Extract provided:

8th Speaker of the Nebraska Legislature
- In office January 2, 1951 – June 1, 1952
- Preceded by: Earl J. Lee
- Succeeded by: Otto Prohs

Member of the Nebraska Legislature from the 33rd district
- In office January 2, 1945 – June 1, 1952
- Preceded by: Earl Neubauer
- Succeeded by: George Frazier

Personal details
- Born: June 3, 1900 McCook, Nebraska
- Died: November 22, 1972 (aged 72) McCook, Nebraska
- Party: Republican
- Spouse: Helen Edgecombe ​(m. 1924)​
- Children: 2
- Education: University of Nebraska (B.Sc.)
- Occupation: Teacher, coach, farmer

= Ed Hoyt =

American politician (1900–1972)

C. Edward Hoyt (June 3, 1900 – November 22, 1972) was a Republican politician from Nebraska who served as a member of the Nebraska Legislature from the 33rd district from 1945 to 1952, including as Speaker of the Nebraska Legislature from 1951 to 1952.

==Early life==
Hoyt was born in McCook, Nebraska, in 1900, and graduated from McCook High School. He later graduated from the University of Nebraska, receiving his bachelor's degree in business administration. Hoyt was a farmer and later taught and coached sports at McCook High School. He owned a hardware business and served on the McCook School Board.

==Nebraska Legislature==
In 1944, Hoyt ran for the Nebraska Legislature, challenging incumbent State Senator Earl Neubauer in the 33rd district. Hoyt placed first in the primary, winning 44 percent of the vote to Neubauer's 36 percent, and they advanced to the general election. Neubauer narrowly lost to Hoyt, receiving 48 percent of the vote to Hoyt's 52 percent.

Hoyt ran for re-election in 1946, and was challenged by Holly Hodge. He received 73 percent of the vote in the primary, and they advanced to the general election. Hoyt defeated Hodge in the general election, winning 80 percent of the vote to Hodge's 20 percent. Hodge challenged Hoyt again in 1948. Hoyt won the primary election, 71–29 percent, and defeated Hodge in the general election with 73 percent of the vote. In 1950, Hoyt defeated Hodge in the general election with 70 percent to her 30 percent.

Set task 1: Transcribe the passage in the Ed Hoyt article, starting at "Hoyt ran for re-election" and ending at "her 30 percent.".
Set task 2: According to the Ed Hoyt article, what kind of business did Hoyt own?

Stored data:
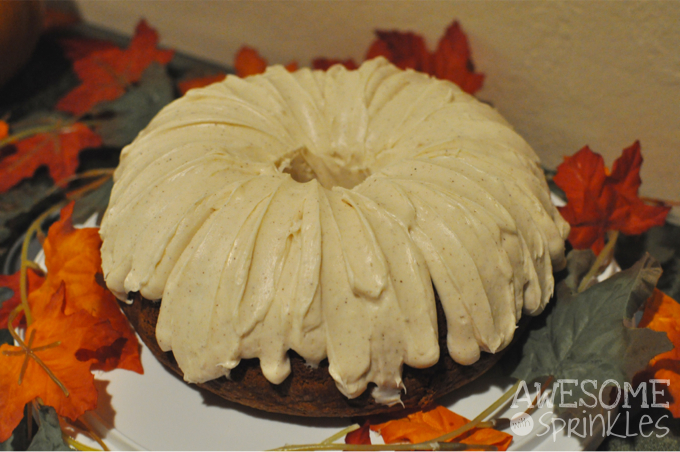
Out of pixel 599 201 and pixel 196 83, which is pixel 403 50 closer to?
pixel 196 83

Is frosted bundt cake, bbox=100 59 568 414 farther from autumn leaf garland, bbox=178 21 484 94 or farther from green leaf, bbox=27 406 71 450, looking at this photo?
autumn leaf garland, bbox=178 21 484 94

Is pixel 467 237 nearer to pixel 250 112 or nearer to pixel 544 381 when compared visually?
pixel 544 381

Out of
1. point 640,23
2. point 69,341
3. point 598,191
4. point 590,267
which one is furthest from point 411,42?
point 69,341

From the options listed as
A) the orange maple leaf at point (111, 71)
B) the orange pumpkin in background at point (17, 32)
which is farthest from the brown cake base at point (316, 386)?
the orange pumpkin in background at point (17, 32)

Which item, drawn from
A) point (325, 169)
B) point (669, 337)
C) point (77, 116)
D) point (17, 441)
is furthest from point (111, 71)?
point (669, 337)

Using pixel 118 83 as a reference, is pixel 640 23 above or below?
above

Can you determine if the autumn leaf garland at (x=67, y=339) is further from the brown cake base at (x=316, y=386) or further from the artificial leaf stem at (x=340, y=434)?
the artificial leaf stem at (x=340, y=434)
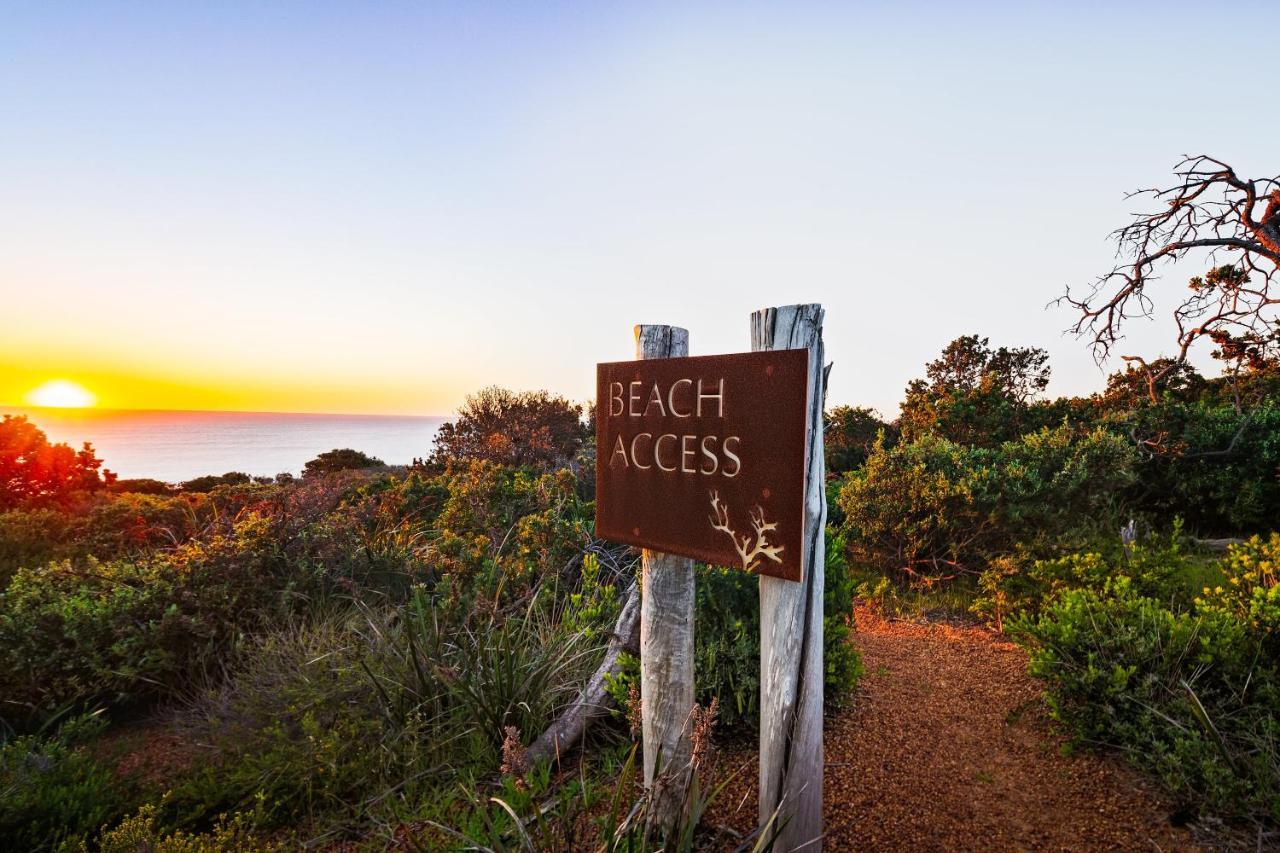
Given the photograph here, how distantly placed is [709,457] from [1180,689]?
9.74 ft

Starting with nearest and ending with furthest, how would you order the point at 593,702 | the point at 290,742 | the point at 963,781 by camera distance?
1. the point at 963,781
2. the point at 290,742
3. the point at 593,702

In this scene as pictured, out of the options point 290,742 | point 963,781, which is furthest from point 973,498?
point 290,742

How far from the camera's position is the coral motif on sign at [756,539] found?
2203 millimetres

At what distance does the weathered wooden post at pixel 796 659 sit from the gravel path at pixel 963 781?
203 millimetres

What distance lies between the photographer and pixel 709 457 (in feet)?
7.86

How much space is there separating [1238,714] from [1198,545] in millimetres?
6013

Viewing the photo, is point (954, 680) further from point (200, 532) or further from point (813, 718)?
point (200, 532)

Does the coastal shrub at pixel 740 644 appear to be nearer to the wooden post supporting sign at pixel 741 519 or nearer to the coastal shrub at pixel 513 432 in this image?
the wooden post supporting sign at pixel 741 519

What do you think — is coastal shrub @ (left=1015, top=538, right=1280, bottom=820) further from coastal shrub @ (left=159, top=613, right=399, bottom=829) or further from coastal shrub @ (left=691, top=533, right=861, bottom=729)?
coastal shrub @ (left=159, top=613, right=399, bottom=829)

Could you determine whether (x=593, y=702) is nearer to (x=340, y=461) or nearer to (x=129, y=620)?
(x=129, y=620)

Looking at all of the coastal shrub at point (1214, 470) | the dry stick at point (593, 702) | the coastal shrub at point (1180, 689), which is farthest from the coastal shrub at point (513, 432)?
the coastal shrub at point (1214, 470)

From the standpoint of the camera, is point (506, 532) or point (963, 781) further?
point (506, 532)

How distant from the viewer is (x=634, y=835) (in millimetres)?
2398

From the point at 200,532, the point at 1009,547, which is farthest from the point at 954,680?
the point at 200,532
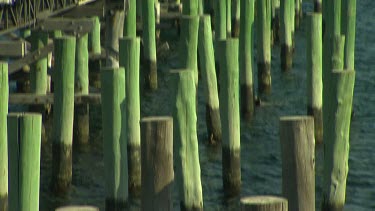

Expected output 1:
Hoyt ran for re-election in 1946, and was challenged by Holly Hodge. He received 73 percent of the vote in the primary, and they advanced to the general election. Hoyt defeated Hodge in the general election, winning 80 percent of the vote to Hodge's 20 percent. Hodge challenged Hoyt again in 1948. Hoyt won the primary election, 71–29 percent, and defeated Hodge in the general election with 73 percent of the vote. In 1950, Hoyt defeated Hodge in the general election with 70 percent to her 30 percent.

Expected output 2: A hardware business.